[BEGIN Exercise input]

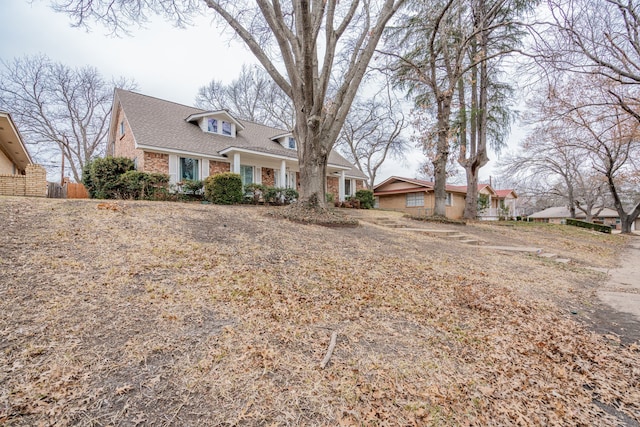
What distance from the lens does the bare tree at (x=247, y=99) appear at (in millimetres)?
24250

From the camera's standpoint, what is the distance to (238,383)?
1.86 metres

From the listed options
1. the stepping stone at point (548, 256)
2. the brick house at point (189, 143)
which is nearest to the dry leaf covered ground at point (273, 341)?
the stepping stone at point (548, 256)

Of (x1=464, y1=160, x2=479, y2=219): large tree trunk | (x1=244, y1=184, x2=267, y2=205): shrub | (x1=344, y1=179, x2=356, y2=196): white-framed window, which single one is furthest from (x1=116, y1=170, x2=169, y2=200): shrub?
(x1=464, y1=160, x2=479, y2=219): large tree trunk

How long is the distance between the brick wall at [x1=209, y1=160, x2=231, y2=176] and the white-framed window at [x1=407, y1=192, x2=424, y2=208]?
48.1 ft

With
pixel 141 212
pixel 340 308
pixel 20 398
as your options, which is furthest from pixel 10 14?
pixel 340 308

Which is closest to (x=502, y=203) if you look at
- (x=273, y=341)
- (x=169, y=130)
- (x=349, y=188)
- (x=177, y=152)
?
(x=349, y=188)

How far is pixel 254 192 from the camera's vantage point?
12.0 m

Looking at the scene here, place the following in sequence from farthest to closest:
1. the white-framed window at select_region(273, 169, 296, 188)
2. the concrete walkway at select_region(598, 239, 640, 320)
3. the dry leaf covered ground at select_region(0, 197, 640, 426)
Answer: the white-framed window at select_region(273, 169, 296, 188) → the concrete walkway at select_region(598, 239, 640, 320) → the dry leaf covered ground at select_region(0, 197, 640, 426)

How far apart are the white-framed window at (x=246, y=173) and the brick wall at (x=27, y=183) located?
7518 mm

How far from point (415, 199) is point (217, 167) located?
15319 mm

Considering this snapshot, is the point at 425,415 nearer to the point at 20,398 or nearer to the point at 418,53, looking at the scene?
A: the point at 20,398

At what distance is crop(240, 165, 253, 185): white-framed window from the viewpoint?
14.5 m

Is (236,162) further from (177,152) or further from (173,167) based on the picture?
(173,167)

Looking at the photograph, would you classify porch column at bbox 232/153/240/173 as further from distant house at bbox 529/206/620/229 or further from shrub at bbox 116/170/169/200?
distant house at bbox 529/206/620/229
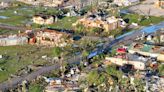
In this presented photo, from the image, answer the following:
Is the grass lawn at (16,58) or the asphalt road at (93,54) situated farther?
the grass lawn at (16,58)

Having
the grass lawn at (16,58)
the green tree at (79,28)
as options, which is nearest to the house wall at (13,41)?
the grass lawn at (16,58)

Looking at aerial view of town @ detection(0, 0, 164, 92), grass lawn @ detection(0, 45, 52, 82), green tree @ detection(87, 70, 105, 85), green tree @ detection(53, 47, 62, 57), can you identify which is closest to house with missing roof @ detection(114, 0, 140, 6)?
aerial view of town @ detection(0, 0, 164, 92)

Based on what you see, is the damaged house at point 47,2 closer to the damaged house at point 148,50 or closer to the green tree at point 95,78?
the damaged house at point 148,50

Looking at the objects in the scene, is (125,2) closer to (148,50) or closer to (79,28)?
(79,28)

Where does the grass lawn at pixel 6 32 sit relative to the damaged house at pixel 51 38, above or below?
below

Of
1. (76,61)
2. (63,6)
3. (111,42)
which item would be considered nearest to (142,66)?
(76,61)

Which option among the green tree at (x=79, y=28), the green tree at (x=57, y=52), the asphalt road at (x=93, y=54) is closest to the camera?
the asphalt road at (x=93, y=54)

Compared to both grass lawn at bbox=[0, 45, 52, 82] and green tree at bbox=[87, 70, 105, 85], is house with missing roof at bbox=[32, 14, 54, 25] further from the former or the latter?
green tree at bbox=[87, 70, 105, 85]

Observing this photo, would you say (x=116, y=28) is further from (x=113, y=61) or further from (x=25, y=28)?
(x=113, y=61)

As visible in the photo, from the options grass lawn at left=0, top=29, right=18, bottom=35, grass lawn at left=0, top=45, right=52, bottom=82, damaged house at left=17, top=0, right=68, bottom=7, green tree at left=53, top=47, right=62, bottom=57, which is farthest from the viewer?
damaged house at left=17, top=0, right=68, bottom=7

[END Exercise input]
[BEGIN Exercise input]

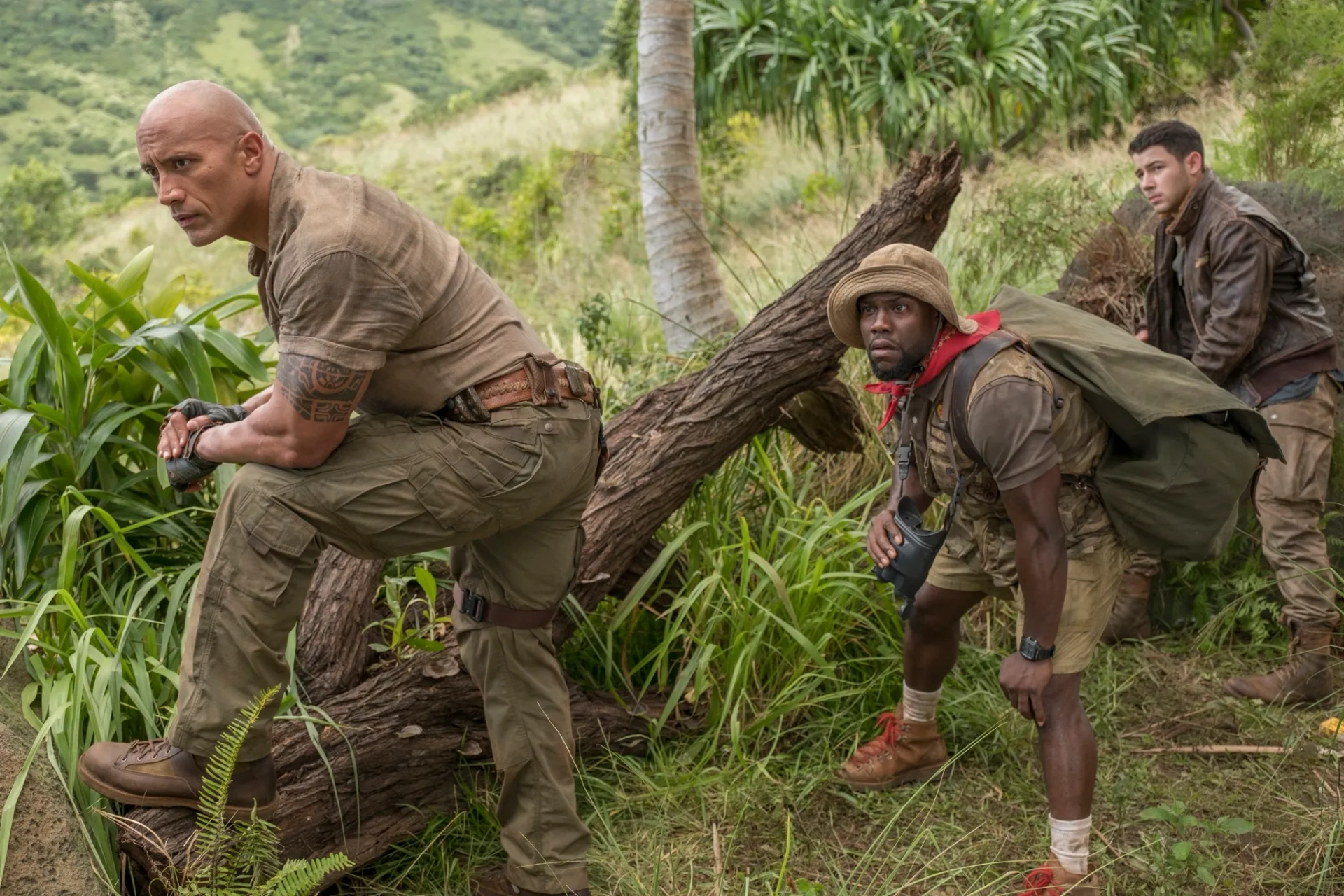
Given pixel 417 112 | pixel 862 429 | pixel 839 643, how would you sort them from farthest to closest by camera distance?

[END Exercise input]
[BEGIN Exercise input]

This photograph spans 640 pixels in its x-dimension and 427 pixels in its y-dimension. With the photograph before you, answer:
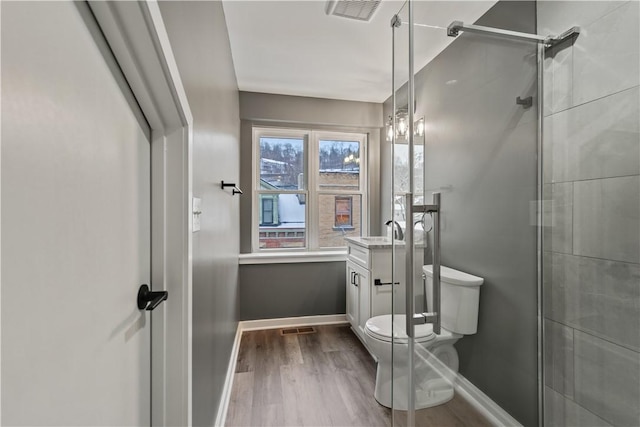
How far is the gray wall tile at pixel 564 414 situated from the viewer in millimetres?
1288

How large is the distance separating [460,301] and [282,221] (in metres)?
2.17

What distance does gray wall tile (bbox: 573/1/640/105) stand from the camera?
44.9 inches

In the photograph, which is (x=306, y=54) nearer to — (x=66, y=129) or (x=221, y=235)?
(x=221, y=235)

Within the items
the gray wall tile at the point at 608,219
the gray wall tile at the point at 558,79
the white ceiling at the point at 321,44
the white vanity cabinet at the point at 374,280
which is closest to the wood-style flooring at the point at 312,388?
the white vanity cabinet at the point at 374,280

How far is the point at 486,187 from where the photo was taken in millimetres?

[END Exercise input]

• [Challenge]: Locate every line in the rows above that contains the word "bottom", and copy each of those lines in full.

• [Result]:
As visible in the photo, from the options grass lawn at left=0, top=29, right=18, bottom=35, grass lawn at left=0, top=45, right=52, bottom=82, damaged house at left=17, top=0, right=68, bottom=7, green tree at left=53, top=47, right=62, bottom=57, which is farthest from the viewer?
damaged house at left=17, top=0, right=68, bottom=7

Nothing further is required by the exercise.